Skip site navigation (1) Skip section navigation (2)

Re: TB-sized databases

From: Simon Riggs <simon(at)2ndquadrant(dot)com>
To: Russell Smith <mr-russ(at)pws(dot)com(dot)au>
Cc: pgsql-performance <pgsql-performance(at)postgresql(dot)org>
Subject: Re: TB-sized databases
Date: 2007-11-30 08:40:19
Message-ID: 1196412019.4246.1476.camel@ebony.site (view raw or flat)
Thread:
Lists: pgsql-performance
On Fri, 2007-11-30 at 17:41 +1100, Russell Smith wrote:
> Simon Riggs wrote:
> > On Tue, 2007-11-27 at 18:06 -0500, Pablo Alcaraz wrote:
> >   
> >> Simon Riggs wrote:
> >>     
> >>> All of those responses have cooked up quite a few topics into one. Large
> >>> databases might mean text warehouses, XML message stores, relational
> >>> archives and fact-based business data warehouses.
> >>>
> >>> The main thing is that TB-sized databases are performance critical. So
> >>> it all depends upon your workload really as to how well PostgreSQL, or
> >>> another other RDBMS vendor can handle them.
> >>>
> >>>
> >>> Anyway, my reason for replying to this thread is that I'm planning
> >>> changes for PostgreSQL 8.4+ that will make allow us to get bigger and
> >>> faster databases. If anybody has specific concerns then I'd like to hear
> >>> them so I can consider those things in the planning stages
> >>>       
> >> it would be nice to do something with selects so we can recover a rowset 
> >> on huge tables using a criteria with indexes without fall running a full 
> >> scan.
> >>
> >> In my opinion, by definition, a huge database sooner or later will have 
> >> tables far bigger than RAM available (same for their indexes). I think 
> >> the queries need to be solved using indexes enough smart to be fast on disk.
> >>     
> >
> > OK, I agree with this one. 
> >
> > I'd thought that index-only plans were only for OLTP, but now I see they
> > can also make a big difference with DW queries.
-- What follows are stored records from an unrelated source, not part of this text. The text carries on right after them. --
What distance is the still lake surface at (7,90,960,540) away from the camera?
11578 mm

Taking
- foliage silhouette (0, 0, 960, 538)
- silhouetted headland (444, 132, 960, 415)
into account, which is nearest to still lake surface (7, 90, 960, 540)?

So I'm very interested
> > in this area now.
> >
> >   
> If that's true, then you want to get behind the work Gokulakannan 
> Somasundaram 
> (http://archives.postgresql.org/pgsql-hackers/2007-10/msg00220.php) has 
> done with relation to thick indexes.  I would have thought that concept 
> particularly useful in DW.  Only having to scan indexes on a number of 
> join tables would be a huge win for some of these types of queries.

Hmm, well I proposed that in Jan/Feb, but I'm sure others have also.

I don't think its practical to add visibility information to *all*
indexes, but I like Heikki's Visibility Map proposal much better.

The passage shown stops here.